## Passage shown
┏━━
A list of Multiple Zeta values of depth three
Solution 1:
This is not going to be a full answer but a starting point that will eventually lead to establishing recurrence relations for the quantities in question. Let us define: \begin{eqnarray} {\mathfrak F}^{(p,q,r)}_\xi &:=& (-1)^q \sum\limits_{l=p+1}^{q+p+1} \binom{q}{l-p-1} (l-1)! Li_{r+l}(1) [\log(\xi)]^{q+p+1-l}+\\ &&(-1)^p \sum\limits_{l=q+1}^{q+p+1} \binom{p}{l-q-1} (-1)^l (l-1)! Li_{r+l}(\xi) [\log(\xi)]^{q+p+1-l} \end{eqnarray} and $\theta_j := (j+r) \% 2$.
┗━━
## Data supplied
┏━━
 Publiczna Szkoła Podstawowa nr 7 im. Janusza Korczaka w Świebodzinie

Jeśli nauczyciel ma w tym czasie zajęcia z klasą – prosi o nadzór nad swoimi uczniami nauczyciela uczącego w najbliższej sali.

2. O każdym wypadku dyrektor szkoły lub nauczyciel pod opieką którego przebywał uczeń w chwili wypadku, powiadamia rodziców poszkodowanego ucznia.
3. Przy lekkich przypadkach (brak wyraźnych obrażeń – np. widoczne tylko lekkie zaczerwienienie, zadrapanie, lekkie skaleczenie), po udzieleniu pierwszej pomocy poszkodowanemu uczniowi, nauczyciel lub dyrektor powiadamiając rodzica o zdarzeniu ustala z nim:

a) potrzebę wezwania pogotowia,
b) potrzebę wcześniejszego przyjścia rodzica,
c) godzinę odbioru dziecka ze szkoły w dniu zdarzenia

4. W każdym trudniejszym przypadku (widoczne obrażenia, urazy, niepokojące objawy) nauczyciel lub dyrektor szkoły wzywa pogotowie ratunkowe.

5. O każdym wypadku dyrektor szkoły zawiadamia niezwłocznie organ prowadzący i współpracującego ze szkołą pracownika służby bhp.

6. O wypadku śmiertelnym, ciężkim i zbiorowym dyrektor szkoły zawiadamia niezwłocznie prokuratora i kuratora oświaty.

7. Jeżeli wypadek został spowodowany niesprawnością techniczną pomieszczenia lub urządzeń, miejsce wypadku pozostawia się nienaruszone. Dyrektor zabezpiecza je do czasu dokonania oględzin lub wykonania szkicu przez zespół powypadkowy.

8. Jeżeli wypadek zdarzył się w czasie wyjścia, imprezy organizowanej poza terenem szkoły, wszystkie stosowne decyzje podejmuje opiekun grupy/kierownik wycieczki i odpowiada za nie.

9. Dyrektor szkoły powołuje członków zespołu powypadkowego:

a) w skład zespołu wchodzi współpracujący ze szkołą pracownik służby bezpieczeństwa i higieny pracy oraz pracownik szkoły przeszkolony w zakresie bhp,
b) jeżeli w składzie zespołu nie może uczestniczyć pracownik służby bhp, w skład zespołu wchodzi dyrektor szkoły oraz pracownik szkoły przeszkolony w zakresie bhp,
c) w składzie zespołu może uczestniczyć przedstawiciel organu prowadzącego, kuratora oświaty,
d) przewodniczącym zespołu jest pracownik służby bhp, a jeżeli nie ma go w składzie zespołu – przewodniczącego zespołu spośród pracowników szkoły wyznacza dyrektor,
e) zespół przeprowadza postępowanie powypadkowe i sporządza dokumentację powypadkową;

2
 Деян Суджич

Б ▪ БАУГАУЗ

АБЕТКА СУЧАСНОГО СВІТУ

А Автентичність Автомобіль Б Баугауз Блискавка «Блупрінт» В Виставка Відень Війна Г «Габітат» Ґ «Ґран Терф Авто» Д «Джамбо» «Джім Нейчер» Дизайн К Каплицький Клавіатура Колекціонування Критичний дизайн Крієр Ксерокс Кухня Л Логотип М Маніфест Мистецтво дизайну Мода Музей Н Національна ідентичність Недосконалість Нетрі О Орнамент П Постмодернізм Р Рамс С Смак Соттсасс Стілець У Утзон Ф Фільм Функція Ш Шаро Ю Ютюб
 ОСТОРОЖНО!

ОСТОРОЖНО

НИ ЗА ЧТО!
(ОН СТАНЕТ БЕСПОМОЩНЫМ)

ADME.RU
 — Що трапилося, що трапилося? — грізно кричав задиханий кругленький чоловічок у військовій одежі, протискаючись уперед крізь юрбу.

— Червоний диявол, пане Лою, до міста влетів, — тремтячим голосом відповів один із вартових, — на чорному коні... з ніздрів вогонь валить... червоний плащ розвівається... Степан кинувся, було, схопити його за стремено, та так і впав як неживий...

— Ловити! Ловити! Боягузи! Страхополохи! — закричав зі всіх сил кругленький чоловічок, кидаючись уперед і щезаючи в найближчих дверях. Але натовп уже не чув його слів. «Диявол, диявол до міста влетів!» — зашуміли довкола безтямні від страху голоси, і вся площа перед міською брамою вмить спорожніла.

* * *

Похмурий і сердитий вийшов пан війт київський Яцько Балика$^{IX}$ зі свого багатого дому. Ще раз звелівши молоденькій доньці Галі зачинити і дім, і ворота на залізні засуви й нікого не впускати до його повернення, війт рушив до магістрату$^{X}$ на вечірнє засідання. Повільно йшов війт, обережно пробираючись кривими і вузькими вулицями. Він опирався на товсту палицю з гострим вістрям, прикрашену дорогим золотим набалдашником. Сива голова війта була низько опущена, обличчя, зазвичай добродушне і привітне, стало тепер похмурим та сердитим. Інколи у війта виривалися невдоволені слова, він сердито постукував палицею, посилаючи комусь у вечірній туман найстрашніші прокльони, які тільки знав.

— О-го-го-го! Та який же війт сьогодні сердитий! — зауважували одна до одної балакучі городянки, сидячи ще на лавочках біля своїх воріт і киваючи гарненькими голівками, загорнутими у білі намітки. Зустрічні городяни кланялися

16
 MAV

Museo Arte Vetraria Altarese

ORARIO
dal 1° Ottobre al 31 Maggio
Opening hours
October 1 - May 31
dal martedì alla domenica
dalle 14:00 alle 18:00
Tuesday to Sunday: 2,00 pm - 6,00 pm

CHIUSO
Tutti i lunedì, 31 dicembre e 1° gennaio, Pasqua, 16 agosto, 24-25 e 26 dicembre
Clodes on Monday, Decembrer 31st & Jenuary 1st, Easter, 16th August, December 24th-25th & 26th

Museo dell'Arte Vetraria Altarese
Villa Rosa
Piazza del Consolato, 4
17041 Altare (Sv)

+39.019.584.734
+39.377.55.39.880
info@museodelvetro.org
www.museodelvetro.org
┗━━
## Tasks to carry out
1. Print the text of the multiple zeta values post between "A list of Multiple" and "and $\theta_j := (j+r) \% 2$.", inclusive.
2. Condense the paragraph of the multiple zeta values post that begins "This is not going to be a full answer" into a short list that keeps its main facts.

## Answer section
1.
A list of Multiple Zeta values of depth three
Solution 1:
This is not going to be a full answer but a starting point that will eventually lead to establishing recurrence relations for the quantities in question. Let us define: \begin{eqnarray} {\mathfrak F}^{(p,q,r)}_\xi &:=& (-1)^q \sum\limits_{l=p+1}^{q+p+1} \binom{q}{l-p-1} (l-1)! Li_{r+l}(1) [\log(\xi)]^{q+p+1-l}+\\ &&(-1)^p \sum\limits_{l=q+1}^{q+p+1} \binom{p}{l-q-1} (-1)^l (l-1)! Li_{r+l}(\xi) [\log(\xi)]^{q+p+1-l} \end{eqnarray} and $\theta_j := (j+r) \% 2$.

2.
- The answer is not complete. It is a starting point toward recurrence relations for the quantities in question.
- It defines ${\mathfrak F}^{(p,q,r)}_\xi$ as the sum of two terms:
  - $(-1)^q \sum_{l=p+1}^{q+p+1} \binom{q}{l-p-1} (l-1)!\, Li_{r+l}(1) [\log(\xi)]^{q+p+1-l}$
  - $(-1)^p \sum_{l=q+1}^{q+p+1} \binom{p}{l-q-1} (-1)^l (l-1)!\, Li_{r+l}(\xi) [\log(\xi)]^{q+p+1-l}$
- It sets $\theta_j := (j+r) \% 2$.